Kemal ad-Din (aka Ibn al-Adim) Open this page in a new tab

Kemal ad-Din (aka Ibn al-Adim) was born in Aleppo in 1193 CE into a family celebrated for supplying qadis (Islamic judges) to the city over generations David Morray in Meri and Bacharach, 2006). He died in Cairo in 1262 CE, David Morray in Meri and Bacharach (2006) provides the following on his life and works.
Ibn al-‘Adim [aka Kemal ad-Din] was trained in fiqh (Islamic jurisprudence) and became director of one of Aleppo’s principal Islamic schools, the Madrasah al-Hallawiyya. Successive Ayyubid rulers of Aleppo entrusted him with a number of diplomatic missions. The last of these was in AH 658/1260 CE, in which he went to Egypt to seek help against the Mongols, shortly before they took Aleppo. He died in exile in Cairo two years later.

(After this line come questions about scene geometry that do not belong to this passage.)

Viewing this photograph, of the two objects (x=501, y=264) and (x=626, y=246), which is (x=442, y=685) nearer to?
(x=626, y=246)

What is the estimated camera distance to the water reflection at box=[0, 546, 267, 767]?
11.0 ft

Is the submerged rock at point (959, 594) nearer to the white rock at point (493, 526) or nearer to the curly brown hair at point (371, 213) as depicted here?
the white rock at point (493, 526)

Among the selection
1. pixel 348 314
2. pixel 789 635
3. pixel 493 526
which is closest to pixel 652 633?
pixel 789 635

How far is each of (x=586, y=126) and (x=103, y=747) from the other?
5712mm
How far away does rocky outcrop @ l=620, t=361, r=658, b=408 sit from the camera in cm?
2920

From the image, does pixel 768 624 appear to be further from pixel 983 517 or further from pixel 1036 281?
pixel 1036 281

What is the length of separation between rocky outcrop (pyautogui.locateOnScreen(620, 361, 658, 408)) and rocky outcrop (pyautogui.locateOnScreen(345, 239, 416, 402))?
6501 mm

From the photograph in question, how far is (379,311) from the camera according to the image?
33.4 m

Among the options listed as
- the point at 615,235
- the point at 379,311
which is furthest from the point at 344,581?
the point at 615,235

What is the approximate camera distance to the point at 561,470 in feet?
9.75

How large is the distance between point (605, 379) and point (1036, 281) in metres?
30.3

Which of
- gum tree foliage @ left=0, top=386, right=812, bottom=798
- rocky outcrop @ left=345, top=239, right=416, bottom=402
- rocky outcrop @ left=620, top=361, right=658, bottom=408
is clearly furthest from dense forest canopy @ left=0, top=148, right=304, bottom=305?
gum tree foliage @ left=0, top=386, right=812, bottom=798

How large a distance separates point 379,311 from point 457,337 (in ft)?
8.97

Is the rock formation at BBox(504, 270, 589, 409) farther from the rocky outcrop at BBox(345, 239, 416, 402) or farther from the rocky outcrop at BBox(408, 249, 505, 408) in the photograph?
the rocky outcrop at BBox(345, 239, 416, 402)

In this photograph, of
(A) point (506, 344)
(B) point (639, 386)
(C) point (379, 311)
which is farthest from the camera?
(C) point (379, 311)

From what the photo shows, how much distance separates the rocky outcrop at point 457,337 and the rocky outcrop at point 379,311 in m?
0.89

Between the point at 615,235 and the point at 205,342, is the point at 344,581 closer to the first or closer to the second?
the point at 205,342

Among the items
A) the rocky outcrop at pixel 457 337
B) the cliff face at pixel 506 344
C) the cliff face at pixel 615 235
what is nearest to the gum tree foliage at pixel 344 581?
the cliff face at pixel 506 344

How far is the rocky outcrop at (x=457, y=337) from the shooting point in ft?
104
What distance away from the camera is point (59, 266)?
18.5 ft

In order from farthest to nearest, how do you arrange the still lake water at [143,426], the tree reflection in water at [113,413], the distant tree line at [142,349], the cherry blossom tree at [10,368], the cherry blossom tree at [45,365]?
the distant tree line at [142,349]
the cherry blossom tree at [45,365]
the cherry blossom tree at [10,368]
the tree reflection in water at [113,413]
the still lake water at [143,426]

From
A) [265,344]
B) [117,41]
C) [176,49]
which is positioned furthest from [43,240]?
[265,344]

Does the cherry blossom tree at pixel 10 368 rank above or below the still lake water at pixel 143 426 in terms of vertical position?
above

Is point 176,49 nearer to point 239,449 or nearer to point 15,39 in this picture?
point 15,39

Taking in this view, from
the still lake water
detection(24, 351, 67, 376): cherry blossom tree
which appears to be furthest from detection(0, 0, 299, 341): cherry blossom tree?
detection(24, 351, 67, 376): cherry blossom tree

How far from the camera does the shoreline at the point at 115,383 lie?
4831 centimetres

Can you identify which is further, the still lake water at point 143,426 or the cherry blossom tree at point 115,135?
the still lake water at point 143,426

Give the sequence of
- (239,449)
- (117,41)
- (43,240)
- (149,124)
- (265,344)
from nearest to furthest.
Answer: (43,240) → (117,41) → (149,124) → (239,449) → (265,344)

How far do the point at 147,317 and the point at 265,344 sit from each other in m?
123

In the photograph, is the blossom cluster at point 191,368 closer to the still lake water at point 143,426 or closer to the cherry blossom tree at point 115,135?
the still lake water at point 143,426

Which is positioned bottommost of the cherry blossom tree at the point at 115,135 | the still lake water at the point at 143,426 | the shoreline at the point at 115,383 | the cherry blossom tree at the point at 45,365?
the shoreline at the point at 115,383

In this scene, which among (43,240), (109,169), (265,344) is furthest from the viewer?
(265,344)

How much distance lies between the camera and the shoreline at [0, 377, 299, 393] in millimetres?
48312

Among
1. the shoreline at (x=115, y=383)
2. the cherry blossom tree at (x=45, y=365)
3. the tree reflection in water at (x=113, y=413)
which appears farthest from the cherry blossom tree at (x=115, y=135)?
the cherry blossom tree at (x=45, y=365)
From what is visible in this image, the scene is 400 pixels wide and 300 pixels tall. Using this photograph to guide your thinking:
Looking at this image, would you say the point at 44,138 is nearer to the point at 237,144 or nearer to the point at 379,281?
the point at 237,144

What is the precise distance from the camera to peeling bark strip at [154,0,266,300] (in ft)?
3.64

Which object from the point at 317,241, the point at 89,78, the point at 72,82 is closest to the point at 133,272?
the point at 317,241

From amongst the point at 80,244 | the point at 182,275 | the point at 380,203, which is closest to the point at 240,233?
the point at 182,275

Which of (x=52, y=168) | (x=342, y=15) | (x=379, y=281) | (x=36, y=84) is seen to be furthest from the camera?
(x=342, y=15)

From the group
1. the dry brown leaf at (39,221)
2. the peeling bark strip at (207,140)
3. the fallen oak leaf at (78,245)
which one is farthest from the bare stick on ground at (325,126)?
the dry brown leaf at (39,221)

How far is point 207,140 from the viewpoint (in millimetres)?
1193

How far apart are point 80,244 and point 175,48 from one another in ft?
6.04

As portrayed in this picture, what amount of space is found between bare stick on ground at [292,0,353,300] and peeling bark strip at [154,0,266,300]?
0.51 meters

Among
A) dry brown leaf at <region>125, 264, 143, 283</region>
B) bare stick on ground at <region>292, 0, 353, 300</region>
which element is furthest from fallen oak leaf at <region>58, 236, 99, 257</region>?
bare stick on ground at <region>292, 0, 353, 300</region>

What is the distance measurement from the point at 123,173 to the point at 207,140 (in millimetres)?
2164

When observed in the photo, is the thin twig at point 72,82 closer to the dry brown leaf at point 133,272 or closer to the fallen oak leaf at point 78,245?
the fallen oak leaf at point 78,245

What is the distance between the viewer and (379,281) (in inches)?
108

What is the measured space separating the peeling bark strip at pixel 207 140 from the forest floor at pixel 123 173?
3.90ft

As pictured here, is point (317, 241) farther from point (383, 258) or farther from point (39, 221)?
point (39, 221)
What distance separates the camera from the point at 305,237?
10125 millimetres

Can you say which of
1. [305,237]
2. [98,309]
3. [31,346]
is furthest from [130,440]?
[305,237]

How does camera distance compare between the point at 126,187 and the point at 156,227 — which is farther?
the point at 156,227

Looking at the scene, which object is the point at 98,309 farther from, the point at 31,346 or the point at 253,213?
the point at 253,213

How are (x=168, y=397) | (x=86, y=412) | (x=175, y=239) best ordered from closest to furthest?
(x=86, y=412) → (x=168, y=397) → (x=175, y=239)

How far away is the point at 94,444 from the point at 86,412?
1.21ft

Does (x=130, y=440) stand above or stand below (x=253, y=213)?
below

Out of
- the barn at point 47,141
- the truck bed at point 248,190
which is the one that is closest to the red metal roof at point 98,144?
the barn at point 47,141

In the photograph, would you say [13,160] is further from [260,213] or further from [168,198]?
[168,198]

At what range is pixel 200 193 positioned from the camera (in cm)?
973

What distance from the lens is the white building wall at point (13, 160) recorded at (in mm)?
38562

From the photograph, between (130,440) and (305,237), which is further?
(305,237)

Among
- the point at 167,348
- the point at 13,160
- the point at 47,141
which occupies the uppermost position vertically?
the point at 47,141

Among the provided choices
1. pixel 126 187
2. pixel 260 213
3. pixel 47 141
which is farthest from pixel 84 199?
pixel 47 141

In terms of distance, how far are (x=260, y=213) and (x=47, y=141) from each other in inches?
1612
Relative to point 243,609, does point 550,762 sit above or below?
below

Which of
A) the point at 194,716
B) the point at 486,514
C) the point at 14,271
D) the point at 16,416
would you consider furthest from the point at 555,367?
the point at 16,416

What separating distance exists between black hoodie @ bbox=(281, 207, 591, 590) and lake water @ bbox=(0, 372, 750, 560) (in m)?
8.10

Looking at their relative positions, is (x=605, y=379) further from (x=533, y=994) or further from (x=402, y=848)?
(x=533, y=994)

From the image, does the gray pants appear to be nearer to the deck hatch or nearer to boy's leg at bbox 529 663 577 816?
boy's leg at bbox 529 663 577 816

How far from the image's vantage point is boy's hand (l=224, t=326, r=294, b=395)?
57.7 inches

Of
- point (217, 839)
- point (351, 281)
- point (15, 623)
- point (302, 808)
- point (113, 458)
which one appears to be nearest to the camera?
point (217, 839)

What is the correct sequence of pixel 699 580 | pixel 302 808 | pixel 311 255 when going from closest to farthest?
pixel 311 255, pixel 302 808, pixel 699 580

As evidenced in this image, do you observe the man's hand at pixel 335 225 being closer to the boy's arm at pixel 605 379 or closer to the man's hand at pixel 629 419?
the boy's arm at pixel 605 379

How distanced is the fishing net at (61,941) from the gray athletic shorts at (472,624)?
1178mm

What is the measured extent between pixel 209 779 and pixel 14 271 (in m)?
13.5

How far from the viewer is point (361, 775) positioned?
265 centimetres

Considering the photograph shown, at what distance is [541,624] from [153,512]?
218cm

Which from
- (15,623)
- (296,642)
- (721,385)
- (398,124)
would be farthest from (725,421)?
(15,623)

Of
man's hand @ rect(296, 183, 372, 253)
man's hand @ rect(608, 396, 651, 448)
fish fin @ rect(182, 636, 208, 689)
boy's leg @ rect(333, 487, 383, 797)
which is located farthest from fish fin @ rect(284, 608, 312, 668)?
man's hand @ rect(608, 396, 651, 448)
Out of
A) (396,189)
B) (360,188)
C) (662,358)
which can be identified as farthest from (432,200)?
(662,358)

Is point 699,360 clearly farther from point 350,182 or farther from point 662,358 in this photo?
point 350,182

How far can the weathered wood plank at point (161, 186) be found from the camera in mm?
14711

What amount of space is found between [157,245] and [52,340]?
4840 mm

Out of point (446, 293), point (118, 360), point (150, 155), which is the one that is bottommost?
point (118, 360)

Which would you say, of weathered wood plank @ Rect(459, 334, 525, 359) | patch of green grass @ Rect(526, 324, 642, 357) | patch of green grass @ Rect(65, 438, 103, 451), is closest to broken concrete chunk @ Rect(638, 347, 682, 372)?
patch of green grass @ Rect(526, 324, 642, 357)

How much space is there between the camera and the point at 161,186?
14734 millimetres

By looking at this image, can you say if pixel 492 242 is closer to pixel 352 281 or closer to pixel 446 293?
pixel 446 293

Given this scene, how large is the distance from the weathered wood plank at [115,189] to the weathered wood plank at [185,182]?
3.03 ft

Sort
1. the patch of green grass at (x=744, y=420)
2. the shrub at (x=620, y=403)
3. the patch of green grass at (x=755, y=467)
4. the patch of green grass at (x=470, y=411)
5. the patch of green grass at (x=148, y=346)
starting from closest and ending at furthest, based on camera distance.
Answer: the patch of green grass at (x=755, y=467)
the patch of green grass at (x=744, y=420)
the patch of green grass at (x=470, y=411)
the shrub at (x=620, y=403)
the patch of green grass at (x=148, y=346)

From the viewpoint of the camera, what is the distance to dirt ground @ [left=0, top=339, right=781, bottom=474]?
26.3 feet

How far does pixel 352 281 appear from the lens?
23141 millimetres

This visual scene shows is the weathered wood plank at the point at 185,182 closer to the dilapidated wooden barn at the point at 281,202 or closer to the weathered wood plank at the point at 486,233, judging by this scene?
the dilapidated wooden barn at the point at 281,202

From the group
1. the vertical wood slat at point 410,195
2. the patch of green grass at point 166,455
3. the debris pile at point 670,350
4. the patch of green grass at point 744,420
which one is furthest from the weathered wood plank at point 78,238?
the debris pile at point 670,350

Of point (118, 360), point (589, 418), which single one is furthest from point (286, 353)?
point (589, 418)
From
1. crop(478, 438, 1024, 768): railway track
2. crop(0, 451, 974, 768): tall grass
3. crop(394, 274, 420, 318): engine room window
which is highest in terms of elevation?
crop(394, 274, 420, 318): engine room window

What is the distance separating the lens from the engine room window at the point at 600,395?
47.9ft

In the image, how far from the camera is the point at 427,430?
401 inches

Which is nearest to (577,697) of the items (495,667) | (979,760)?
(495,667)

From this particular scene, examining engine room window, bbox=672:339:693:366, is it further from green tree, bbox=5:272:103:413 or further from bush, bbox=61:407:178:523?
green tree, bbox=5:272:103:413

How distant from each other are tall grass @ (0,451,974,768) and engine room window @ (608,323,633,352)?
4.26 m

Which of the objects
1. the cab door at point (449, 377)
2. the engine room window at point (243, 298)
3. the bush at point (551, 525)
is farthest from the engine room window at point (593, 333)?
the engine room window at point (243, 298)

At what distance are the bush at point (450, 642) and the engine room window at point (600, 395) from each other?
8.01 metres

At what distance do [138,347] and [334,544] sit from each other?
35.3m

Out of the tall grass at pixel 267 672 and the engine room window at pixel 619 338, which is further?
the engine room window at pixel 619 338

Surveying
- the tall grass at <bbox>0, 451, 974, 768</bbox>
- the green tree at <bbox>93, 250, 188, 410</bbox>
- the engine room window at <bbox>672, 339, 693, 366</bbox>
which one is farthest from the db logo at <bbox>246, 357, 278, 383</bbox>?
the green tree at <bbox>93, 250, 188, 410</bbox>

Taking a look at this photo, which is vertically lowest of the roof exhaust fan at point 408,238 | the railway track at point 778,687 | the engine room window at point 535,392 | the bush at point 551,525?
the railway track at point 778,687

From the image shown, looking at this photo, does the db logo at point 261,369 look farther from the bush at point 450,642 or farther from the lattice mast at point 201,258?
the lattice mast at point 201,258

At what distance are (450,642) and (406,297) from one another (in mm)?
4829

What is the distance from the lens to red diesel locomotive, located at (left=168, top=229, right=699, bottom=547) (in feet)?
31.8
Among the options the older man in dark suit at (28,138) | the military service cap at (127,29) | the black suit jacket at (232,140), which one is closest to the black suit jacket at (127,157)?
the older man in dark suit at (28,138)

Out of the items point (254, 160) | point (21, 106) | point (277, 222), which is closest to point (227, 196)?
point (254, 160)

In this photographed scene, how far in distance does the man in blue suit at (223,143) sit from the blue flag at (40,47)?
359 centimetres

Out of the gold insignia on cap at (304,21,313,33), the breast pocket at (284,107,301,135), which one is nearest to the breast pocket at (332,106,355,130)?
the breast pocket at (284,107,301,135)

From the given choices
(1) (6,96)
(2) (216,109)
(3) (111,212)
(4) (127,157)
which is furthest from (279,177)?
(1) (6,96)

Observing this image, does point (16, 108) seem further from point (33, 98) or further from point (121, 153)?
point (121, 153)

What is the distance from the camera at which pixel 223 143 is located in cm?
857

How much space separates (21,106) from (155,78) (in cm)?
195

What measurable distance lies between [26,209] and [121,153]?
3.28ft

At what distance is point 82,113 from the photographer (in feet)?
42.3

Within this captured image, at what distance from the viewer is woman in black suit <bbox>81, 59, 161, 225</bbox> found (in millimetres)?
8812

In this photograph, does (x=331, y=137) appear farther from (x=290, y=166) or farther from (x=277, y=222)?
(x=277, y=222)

Ibn al-‘Adim wrote a number of works, not all of which have survived. They include a treatise on handwriting, a thesis on the preparation of perfumes, and an address to a ruler of Aleppo on the birth of his son. But he is best known to modern scholarship for his chronicle of Aleppo and northern Syria, the Zubdat al-halab fi ta’rikh Halab (The Cream of the Milk as Regards the History of Aleppo). This is the principal source for events in the area during the author’s lifetime.

In his own day, however, Ibn al-‘Adim was celebrated for his Bughyat al-talab fi ta’rikh Halab (What Is Desirable in the Pursuit for the History of Aleppo). A characteristic production of the medieval adab (belles-lettres) tradition, the Bughyat al-talab is a biographical dictionary of notable people associated with Aleppo, from remotest antiquity to the compiler’s own times. In addition to factual information, an entry often contains examples of the subject’s verse, or transmission of hadith (Prophetic tradition). The original work, of which only a quarter survives, apparently filled forty volumes containing seventeen thousand pages of twenty lines each, and is believed to have been penned by Ibn al-‘Adim himself during the last two years of his life.